L’erudito termitano Vincenzo Solito nella sua opera dal titolo “Termini Imerese Città della Sicilia posta in teatro” del 1669 fornisce ulteriori notizie in merito all’organizzazione: “(…) nel 1619 fu dato l’Oratorio chiamo dei Bianchi dove vi era una Compagnia detta dei Bianchi, perché vanno nelle processioni vestiti tutti di bianco con un Santo Crocifisso al petto.

È la Compagnia di Nobili, sotto il patrocinio del Glorioso Martire Santo Sebastiano, a cui era anticamente consacrata la Chiesa e della Santa Croce di Cristo, di cui ne conservava una insigne reliquia (…)”.

Nell’opera letteraria “Civitas Spemdidissima Termini Imerese. Leggenda e Storia” di Ignazio Candioto, dato alle stampe nel 1940, ricostruisce cronologicamente le sedi in cui l’Istituzione si riuniva: “(…) i confrati ebbero come prima sede, e solo per pochissimo tempo, la Chiesa di San Crispino, oggi distrutta, poscia la Chiesetta di San Sebastiano proprietà della Compagnia medesima abbattuta poi nel 1613 e solo in modo provvisorio, la Chiesa di San Vito ora distrutta, ed in ultimo il tempio di Santa Croce, comunemente in tempi posteriori e fino ai giorni nostri chiamata Chiesa del Monte, una delle nostre più belle Chiese e quella a ragione è ritenuta il nostro Pantheon (…)”.

La Compagnia sin dalla sua costituzione usufruì di numerose donazioni destinate a svariate forme di beneficienza. In breve tempo allargò la sua sfera di attività e ben presto arrivò a possedere rendite anche a Palermo e nei territori di Girgenti e di Trapani.

Tra i profitti più importanti che la Compagnia beneficiava c’era quello sul macello e sulla rendita delle carni macellate, diritti che aveva ereditato da un privilegio concesso dal Viceré Giovanni de Vega datato il 14 gennaio del 1552. Grazie a tale beneficio l’organizzazione umanitaria aveva il monopolio della macellazione e della vendita proibendo, di fatto, che dai paesi limitrofi potessero entrare in città carni macellate.

Un giro d’affari imponente da come testimoniato da un documento, conservato all’archivio contabile della Compagnia, dove si deduce che nel 1824, grazie al macello e alle rivendite si ebbe un introito di onze 198, tarì 20 e grana 12. Una cifra considerevole che testimoniava quanto fruttava la macellazione delle carni in città.
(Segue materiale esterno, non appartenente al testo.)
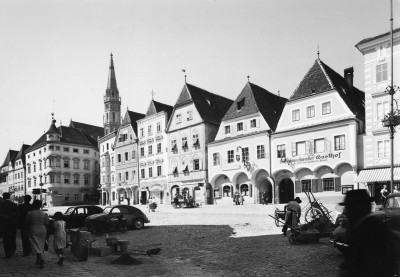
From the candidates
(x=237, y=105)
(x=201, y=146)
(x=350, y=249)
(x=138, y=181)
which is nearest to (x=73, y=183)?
(x=138, y=181)

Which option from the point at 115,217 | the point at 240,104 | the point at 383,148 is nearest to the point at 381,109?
the point at 383,148

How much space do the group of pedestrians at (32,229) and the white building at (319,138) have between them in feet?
90.0

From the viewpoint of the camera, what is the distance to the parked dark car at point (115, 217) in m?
18.9

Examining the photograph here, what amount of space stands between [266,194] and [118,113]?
5907cm

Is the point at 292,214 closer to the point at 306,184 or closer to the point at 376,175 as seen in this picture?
the point at 376,175

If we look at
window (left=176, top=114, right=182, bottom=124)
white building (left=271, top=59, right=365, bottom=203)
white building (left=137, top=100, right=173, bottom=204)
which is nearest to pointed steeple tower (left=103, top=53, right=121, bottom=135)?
white building (left=137, top=100, right=173, bottom=204)

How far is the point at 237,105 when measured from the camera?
4356cm

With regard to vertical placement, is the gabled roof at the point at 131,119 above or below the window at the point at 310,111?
above

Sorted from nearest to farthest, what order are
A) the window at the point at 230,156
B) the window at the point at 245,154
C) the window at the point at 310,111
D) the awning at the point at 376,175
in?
the awning at the point at 376,175 < the window at the point at 310,111 < the window at the point at 245,154 < the window at the point at 230,156

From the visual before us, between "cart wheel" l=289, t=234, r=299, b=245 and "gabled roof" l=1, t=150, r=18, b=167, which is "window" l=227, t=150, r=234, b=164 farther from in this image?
"gabled roof" l=1, t=150, r=18, b=167

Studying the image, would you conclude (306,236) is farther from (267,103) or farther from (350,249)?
(267,103)

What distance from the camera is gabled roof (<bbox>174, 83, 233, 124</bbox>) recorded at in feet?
155

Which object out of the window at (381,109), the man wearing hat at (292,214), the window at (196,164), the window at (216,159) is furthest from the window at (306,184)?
the man wearing hat at (292,214)

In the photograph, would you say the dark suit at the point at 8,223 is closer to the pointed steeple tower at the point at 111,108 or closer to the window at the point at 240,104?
the window at the point at 240,104
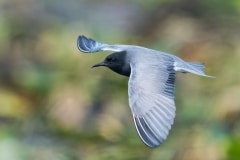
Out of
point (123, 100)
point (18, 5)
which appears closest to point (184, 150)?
point (123, 100)

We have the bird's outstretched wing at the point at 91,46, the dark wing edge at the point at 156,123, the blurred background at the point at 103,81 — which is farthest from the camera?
the blurred background at the point at 103,81

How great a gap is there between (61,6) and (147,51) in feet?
15.7

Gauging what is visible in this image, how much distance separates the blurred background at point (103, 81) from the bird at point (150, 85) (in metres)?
1.43

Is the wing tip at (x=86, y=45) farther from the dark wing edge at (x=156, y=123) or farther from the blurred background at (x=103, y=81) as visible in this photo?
the blurred background at (x=103, y=81)

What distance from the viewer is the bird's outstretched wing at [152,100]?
14.1ft

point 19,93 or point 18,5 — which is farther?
point 18,5

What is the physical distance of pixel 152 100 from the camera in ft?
15.2

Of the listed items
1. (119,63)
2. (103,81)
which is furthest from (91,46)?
(103,81)

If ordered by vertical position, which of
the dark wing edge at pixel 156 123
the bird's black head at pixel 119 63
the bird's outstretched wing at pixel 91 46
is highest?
the bird's outstretched wing at pixel 91 46

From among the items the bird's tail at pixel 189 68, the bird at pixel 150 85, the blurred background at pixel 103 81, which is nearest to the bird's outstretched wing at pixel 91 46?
the bird at pixel 150 85

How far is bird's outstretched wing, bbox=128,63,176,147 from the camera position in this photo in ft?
14.1

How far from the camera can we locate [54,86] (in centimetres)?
785

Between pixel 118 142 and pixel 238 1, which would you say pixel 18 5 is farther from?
pixel 118 142

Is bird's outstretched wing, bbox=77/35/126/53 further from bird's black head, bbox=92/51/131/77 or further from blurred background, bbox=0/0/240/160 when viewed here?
blurred background, bbox=0/0/240/160
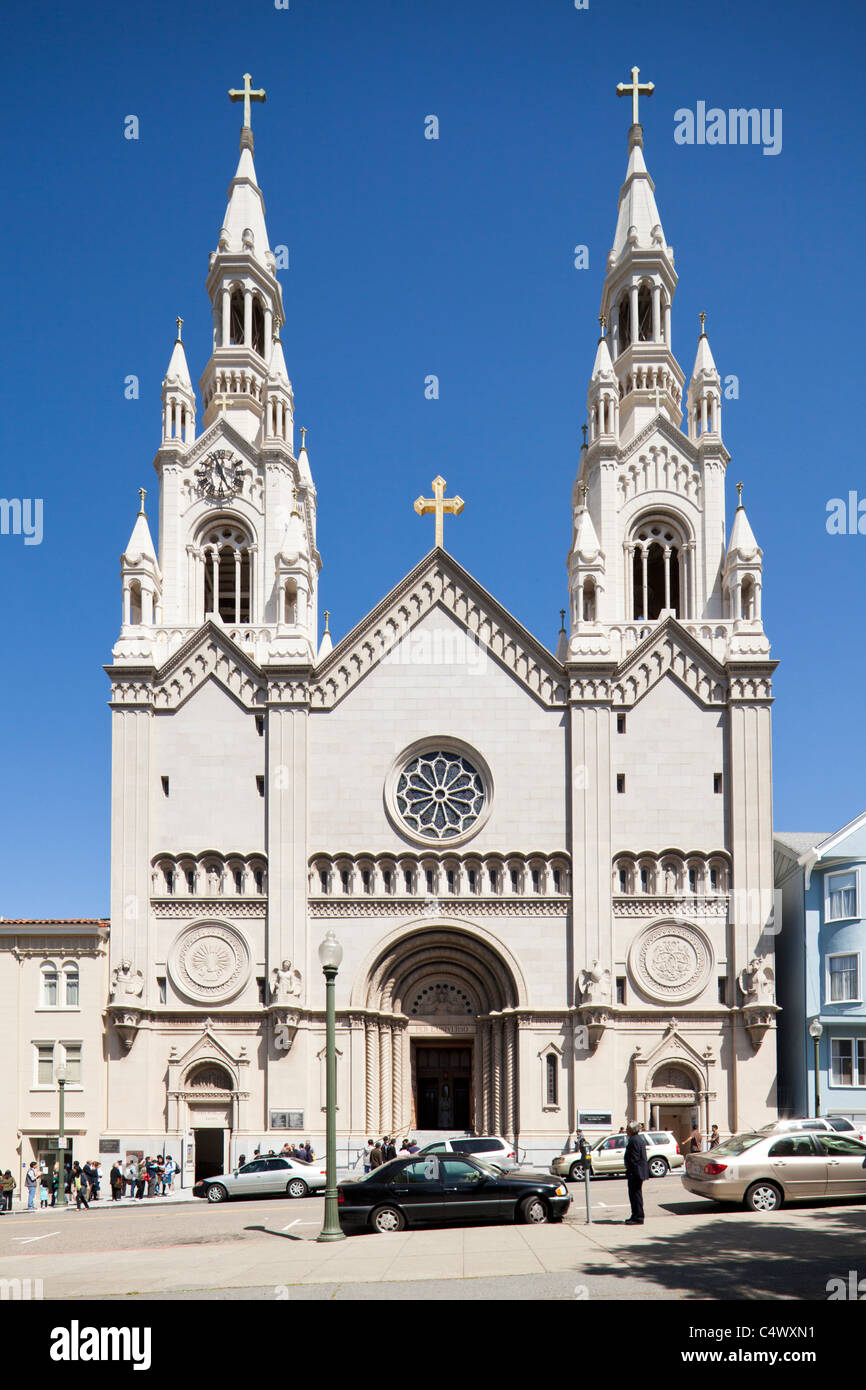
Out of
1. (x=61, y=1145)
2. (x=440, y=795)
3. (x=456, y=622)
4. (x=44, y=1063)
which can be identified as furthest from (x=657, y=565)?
(x=61, y=1145)

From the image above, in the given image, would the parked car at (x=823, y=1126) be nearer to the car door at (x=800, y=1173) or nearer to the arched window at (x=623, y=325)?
the car door at (x=800, y=1173)

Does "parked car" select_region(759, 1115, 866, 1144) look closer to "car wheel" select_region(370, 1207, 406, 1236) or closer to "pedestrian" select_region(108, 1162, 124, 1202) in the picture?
"car wheel" select_region(370, 1207, 406, 1236)

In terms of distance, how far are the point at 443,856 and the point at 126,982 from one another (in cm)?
1275

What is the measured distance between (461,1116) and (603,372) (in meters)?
32.1

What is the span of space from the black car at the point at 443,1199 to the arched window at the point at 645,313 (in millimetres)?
43777

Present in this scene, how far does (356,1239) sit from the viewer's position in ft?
77.0

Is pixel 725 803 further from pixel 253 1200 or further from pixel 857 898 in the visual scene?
pixel 253 1200

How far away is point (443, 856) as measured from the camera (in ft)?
166

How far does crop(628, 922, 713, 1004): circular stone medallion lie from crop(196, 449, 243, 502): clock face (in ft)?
83.8

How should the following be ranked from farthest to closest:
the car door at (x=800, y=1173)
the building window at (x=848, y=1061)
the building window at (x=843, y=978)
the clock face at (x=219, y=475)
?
the clock face at (x=219, y=475), the building window at (x=843, y=978), the building window at (x=848, y=1061), the car door at (x=800, y=1173)

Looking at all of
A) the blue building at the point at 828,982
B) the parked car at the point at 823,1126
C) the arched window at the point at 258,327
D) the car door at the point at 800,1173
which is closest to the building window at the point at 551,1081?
the blue building at the point at 828,982

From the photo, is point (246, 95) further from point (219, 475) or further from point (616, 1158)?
point (616, 1158)

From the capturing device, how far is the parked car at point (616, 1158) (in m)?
37.2
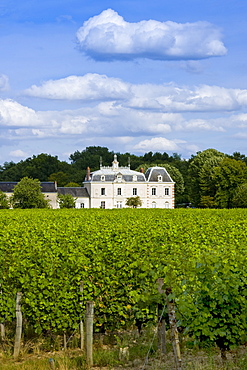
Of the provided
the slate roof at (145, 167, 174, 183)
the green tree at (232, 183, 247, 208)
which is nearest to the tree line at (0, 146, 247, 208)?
the green tree at (232, 183, 247, 208)

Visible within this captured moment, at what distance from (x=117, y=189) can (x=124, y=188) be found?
1179 millimetres

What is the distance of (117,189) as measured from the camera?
9800 cm

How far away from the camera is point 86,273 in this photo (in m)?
10.9

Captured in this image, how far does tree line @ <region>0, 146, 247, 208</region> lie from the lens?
81562mm

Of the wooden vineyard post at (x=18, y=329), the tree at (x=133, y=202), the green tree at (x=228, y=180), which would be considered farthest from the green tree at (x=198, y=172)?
the wooden vineyard post at (x=18, y=329)

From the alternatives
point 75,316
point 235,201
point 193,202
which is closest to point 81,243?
point 75,316

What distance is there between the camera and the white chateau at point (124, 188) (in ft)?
319

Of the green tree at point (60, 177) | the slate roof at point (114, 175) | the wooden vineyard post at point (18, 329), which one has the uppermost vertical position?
the green tree at point (60, 177)

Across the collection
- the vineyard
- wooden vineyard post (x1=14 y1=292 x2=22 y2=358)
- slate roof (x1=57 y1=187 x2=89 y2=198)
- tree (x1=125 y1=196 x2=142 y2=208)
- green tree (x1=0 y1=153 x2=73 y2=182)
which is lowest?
wooden vineyard post (x1=14 y1=292 x2=22 y2=358)

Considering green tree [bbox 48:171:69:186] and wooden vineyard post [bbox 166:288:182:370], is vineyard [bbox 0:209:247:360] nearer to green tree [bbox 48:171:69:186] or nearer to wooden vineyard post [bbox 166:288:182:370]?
wooden vineyard post [bbox 166:288:182:370]

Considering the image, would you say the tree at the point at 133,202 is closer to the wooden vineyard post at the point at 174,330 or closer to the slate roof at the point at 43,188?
the slate roof at the point at 43,188

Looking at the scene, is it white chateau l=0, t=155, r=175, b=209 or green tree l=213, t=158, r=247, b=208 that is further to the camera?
white chateau l=0, t=155, r=175, b=209

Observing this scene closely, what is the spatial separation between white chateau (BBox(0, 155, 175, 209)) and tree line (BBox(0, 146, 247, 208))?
4816 mm

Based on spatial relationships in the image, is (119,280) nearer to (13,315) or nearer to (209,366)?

L’antico macello, sulla scorta di antichi documenti, doveva trovarsi nel quartiere di San Giovanni e più precisamente lungo il muro di cinta muraria compresa tra la Porta di Santa Caterina – detta anche Porta della Fossola - e il Real Forte del Castello.

In città l’opera della Compagnia si esplicitava principalmente nella distribuzione di denaro ai poveri, nell’assegnazione di sussidi agli ammalati e poveri, nell’assistenza morale e materiale ai carcerati, con speciale riguardo ai detenuti per debiti per effettiva miseria, e infine nel provvedere alle sepolture dei poveri e dei giustiziati.

Inoltre tra gli impegni assunti dalla Compagnia, così come sancito nelle disposizioni testamentari del benefattore Giuseppe Salamone, c’era quello di contribuire al mantenimento dell’Ospedale di San Giovanni di Dio dei Padri Fatebenefratelli nella misura di onza cinquanta annuali.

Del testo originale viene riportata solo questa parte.